Wednesday, October 3, 2007

Mt 10, 29-33 Acknowledge me before others

(Mt 10, 29-33) Acknowledge me before others
[29] Are not two sparrows sold for a small coin? Yet not one of them falls to the ground without your Father's knowledge. [30] Even all the hairs of your head are counted. [31] So do not be afraid; you are worth more than many sparrows. [32] Everyone who acknowledges me before others I will acknowledge before my heavenly Father. [33] But whoever denies me before others, I will deny before my heavenly Father.
(CCC 995) To be a witness to Christ is to be a "witness to his Resurrection," to "[have eaten and drunk] with him after he rose from the dead" (Acts 1:22; 10:41; cf. 4:33). Encounters with the risen Christ characterize the Christian hope of resurrection. We shall rise like Christ, with him, and through him. (CCC 900) Since, like all the faithful, lay Christians are entrusted by God with the apostolate by virtue of their Baptism and Confirmation, they have the right and duty, individually or grouped in associations, to work so that the divine message of salvation may be known and accepted by all men throughout the earth. This duty is the more pressing when it is only through them that men can hear the Gospel and know Christ.
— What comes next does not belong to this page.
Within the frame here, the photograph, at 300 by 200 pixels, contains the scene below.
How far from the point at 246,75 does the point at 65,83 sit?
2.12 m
Their activity in ecclesial communities is so necessary that, for the most part, the apostolate of the pastors cannot be fully effective without it (Cf. LG 33). (CCC 905) Lay people also fulfill their prophetic mission by evangelization, “that is, the proclamation of Christ by word and the testimony of life.” For lay people, “this evangelization . . . acquires a specific property and peculiar efficacy because it is accomplished in the ordinary circumstances of the world” (LG 35 § 1, § 2). This witness of life, however, is not the sole element in the apostolate; the true apostle is on the lookout for occasions of announcing Christ by word, either to unbelievers . . . or to the faithful (AA 6 § 3; cf. AG 15).